Jako, że z lekarzami jestem za pan brat – nie brać dosłownie tego określenia , a jedynie w ramach pojęcia NFZ – tak już się trochę naoglądałam, trochę przeżyłam. Pilne, naglące USG? Już za 3 tygodnie. Kardiolog na cito? Tylko 6 miesięcy! Ortopedę ostatnio widziano w pomorskim, gastrologa mamy, ale trzeba mieć mocne nerwy – w każdym razie podczas ostatniej wizyty mój mąż zwątpił w momencie, gdy rzeczony lekarz w pewnym momencie uklęknął przy biurku i pokazywał mu, jak afrykański szaman nabiera ustami wodę z kałuży. A bardzo płynnie -nomen omen – przeszedł z tematu angielskich skoczków spadochronowych z okresu drugiej wojny.
Ostatecznie mąż zwątpił w diagnozę i zalecenia, ale i zostawiając w gabinecie 250 zł, nie żałował ani minuty tej wizyty, taką miał rozrywkę.

 

I dziwić się, jeszcze się dziwić, czemu Polacy przodują w łykaniu suplementów! Czemu wierzą w leczenie raka sodą oczyszczoną, wlewami z witaminy C i inne, wątpliwe metody. Nie wiem jak Wy, ale ja coraz silniej nabieram podejrzeń, że dobrzy, polscy lekarze wszyscy co do nogi wyemigrowali zagranicę, do Szwajcarii, Anglii, Skandynawii i tam sobie żyją jak Niemiec na emeryturze, a zostali tylko ci z dwoma tudzież  trzema gwiazdkami w opiniach Google.

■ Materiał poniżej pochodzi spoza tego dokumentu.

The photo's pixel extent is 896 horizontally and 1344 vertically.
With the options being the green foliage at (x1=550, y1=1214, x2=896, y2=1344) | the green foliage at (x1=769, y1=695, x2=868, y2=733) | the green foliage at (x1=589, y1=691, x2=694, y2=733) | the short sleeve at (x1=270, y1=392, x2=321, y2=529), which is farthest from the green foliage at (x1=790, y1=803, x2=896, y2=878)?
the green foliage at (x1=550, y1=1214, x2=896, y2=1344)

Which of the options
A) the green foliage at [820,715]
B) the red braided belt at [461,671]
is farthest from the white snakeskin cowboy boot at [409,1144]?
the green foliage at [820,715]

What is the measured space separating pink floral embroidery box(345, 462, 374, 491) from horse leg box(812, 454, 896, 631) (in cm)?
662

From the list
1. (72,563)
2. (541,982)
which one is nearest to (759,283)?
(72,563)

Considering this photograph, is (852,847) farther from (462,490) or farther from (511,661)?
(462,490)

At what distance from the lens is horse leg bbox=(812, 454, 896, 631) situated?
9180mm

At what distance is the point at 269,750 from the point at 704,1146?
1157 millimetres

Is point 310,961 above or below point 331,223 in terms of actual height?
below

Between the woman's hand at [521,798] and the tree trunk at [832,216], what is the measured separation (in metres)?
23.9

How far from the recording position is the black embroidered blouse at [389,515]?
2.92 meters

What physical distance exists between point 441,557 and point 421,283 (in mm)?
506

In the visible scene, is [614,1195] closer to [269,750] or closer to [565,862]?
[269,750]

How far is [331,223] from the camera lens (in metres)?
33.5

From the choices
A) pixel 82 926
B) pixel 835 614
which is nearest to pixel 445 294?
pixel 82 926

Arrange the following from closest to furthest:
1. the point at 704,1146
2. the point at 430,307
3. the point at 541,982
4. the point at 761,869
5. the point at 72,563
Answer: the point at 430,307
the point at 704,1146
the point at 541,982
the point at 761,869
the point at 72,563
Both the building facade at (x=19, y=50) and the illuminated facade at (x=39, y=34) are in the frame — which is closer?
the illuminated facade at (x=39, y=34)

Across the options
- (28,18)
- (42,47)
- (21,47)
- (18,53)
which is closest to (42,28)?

I tak mnie zastanawia, kiedy trafię na pierwszego lekarza, który praktyki na medycynie zaliczył online, bo pandemia, albo bezstresowa edukacja, a zgon zaliczył, ale tylko na imprezie w akademiku.
Tak czy owak, ja już nie mam złudzeń. Wszystko od początku pcha człowieka ku niechybnemu końcowi, bo jak to napisała pewna wieszczka, całkiem dziś rano przy kawie:

 

 

Człowiek z prochu ziemi został stworzony
więc skacze i biega na wszystkie strony,
aż tu znienacka, gdy lat czterdzieści
trapić go zaczną wszelkie boleści.
Tak człowiek nowy plan w swoje życie wdraża;
trzymać nogę jak najdalej od każdego kalendarza.
Lecz człek z prochu stworzony
choćby nie wiem jak się zżymał,
musi zacząć się sypać, by wrócić tam,
gdzie zaczynał.

(14.02.2024)

 

 

Ot, walentynki czterdziestolatki; wiersz o nieuchronności, herbata z gojnika i sztuczne kwiatki – namiastka nieśmiertelności! A jak u Was?